§ DATA SEGMENT
= = = = =

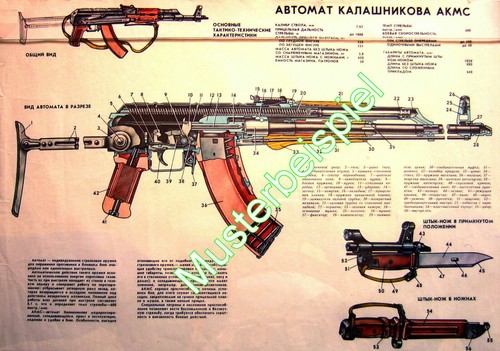 Kalaschnikow kalashnikov - ak-47,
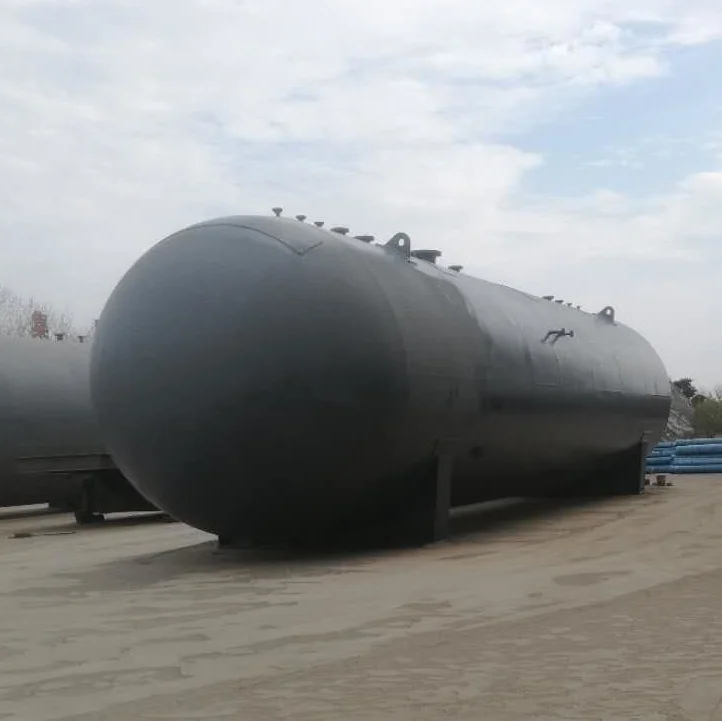 Liquid Petro Gas Spherical storage tanks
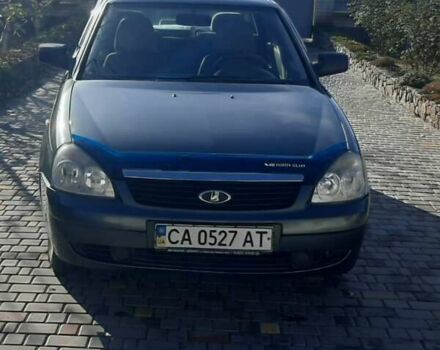 Зелений ВАЗ 2170 Priora, об'ємом двигуна 1.6 л та пробігом 190 тис. км за 2500 $, фото 1 на Automoto.ua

= = = = =

§ WHAT IS EXPECTED
Copy everything in the listing above exactly except the pictures.

§ EXERCISE SOLUTION
 Kalaschnikow kalashnikov - ak-47,
 Liquid Petro Gas Spherical storage tanks
 Зелений ВАЗ 2170 Priora, об'ємом двигуна 1.6 л та пробігом 190 тис. км за 2500 $, фото 1 на Automoto.ua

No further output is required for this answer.